ABOUT THIS EXERCISE: The entries should be restated word for word.

Top of DATA FOR ANALYSIS

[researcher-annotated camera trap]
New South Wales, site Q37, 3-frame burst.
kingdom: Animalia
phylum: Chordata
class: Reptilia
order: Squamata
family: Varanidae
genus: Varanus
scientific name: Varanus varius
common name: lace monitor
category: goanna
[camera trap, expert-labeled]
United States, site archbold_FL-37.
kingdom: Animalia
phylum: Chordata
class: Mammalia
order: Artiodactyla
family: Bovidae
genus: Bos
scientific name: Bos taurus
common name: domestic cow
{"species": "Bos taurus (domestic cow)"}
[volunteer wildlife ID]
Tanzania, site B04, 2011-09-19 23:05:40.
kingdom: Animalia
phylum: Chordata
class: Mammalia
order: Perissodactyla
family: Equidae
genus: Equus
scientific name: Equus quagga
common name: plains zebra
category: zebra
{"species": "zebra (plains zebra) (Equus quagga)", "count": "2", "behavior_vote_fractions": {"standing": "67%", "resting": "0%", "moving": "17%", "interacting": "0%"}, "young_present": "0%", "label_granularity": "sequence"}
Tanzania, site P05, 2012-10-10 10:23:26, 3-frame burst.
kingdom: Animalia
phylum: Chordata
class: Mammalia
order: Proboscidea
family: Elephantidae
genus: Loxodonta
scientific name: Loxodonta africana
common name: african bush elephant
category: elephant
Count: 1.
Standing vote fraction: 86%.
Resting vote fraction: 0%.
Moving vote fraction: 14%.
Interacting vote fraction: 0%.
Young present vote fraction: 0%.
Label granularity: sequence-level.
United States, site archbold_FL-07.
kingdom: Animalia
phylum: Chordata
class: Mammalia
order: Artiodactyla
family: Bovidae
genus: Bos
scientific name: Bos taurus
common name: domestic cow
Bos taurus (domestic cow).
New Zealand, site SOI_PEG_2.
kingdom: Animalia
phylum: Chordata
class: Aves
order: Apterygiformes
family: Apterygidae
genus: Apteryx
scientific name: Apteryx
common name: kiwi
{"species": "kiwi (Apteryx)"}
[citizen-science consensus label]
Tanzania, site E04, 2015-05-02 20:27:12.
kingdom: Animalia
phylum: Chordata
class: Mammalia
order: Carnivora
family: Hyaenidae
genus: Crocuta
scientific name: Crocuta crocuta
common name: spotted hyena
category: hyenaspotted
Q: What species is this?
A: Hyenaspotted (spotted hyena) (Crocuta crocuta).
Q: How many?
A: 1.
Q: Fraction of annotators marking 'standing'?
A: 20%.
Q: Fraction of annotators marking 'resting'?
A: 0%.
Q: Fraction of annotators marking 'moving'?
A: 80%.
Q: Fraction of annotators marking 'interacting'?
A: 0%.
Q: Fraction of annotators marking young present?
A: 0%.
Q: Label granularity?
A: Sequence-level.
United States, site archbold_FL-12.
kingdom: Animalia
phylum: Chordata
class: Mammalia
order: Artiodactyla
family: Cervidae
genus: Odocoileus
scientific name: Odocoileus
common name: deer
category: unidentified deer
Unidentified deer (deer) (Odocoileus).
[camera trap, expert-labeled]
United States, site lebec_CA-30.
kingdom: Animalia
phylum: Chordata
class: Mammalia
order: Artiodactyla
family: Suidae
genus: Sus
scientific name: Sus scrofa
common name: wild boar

Bottom of DATA FOR ANALYSIS

RESULT BELOW:
[researcher-annotated camera trap]
New South Wales, site Q37, 3-frame burst.
kingdom: Animalia
phylum: Chordata
class: Reptilia
order: Squamata
family: Varanidae
genus: Varanus
scientific name: Varanus varius
common name: lace monitor
category: goanna
[camera trap, expert-labeled]
United States, site archbold_FL-37.
kingdom: Animalia
phylum: Chordata
class: Mammalia
order: Artiodactyla
family: Bovidae
genus: Bos
scientific name: Bos taurus
common name: domestic cow
{"species": "Bos taurus (domestic cow)"}
[volunteer wildlife ID]
Tanzania, site B04, 2011-09-19 23:05:40.
kingdom: Animalia
phylum: Chordata
class: Mammalia
order: Perissodactyla
family: Equidae
genus: Equus
scientific name: Equus quagga
common name: plains zebra
category: zebra
{"species": "zebra (plains zebra) (Equus quagga)", "count": "2", "behavior_vote_fractions": {"standing": "67%", "resting": "0%", "moving": "17%", "interacting": "0%"}, "young_present": "0%", "label_granularity": "sequence"}
Tanzania, site P05, 2012-10-10 10:23:26, 3-frame burst.
kingdom: Animalia
phylum: Chordata
class: Mammalia
order: Proboscidea
family: Elephantidae
genus: Loxodonta
scientific name: Loxodonta africana
common name: african bush elephant
category: elephant
Count: 1.
Standing vote fraction: 86%.
Resting vote fraction: 0%.
Moving vote fraction: 14%.
Interacting vote fraction: 0%.
Young present vote fraction: 0%.
Label granularity: sequence-level.
United States, site archbold_FL-07.
kingdom: Animalia
phylum: Chordata
class: Mammalia
order: Artiodactyla
family: Bovidae
genus: Bos
scientific name: Bos taurus
common name: domestic cow
Bos taurus (domestic cow).
New Zealand, site SOI_PEG_2.
kingdom: Animalia
phylum: Chordata
class: Aves
order: Apterygiformes
family: Apterygidae
genus: Apteryx
scientific name: Apteryx
common name: kiwi
{"species": "kiwi (Apteryx)"}
[citizen-science consensus label]
Tanzania, site E04, 2015-05-02 20:27:12.
kingdom: Animalia
phylum: Chordata
class: Mammalia
order: Carnivora
family: Hyaenidae
genus: Crocuta
scientific name: Crocuta crocuta
common name: spotted hyena
category: hyenaspotted
Q: What species is this?
A: Hyenaspotted (spotted hyena) (Crocuta crocuta).
Q: How many?
A: 1.
Q: Fraction of annotators marking 'standing'?
A: 20%.
Q: Fraction of annotators marking 'resting'?
A: 0%.
Q: Fraction of annotators marking 'moving'?
A: 80%.
Q: Fraction of annotators marking 'interacting'?
A: 0%.
Q: Fraction of annotators marking young present?
A: 0%.
Q: Label granularity?
A: Sequence-level.
United States, site archbold_FL-12.
kingdom: Animalia
phylum: Chordata
class: Mammalia
order: Artiodactyla
family: Cervidae
genus: Odocoileus
scientific name: Odocoileus
common name: deer
category: unidentified deer
Unidentified deer (deer) (Odocoileus).
[camera trap, expert-labeled]
United States, site lebec_CA-30.
kingdom: Animalia
phylum: Chordata
class: Mammalia
order: Artiodactyla
family: Suidae
genus: Sus
scientific name: Sus scrofa
common name: wild boar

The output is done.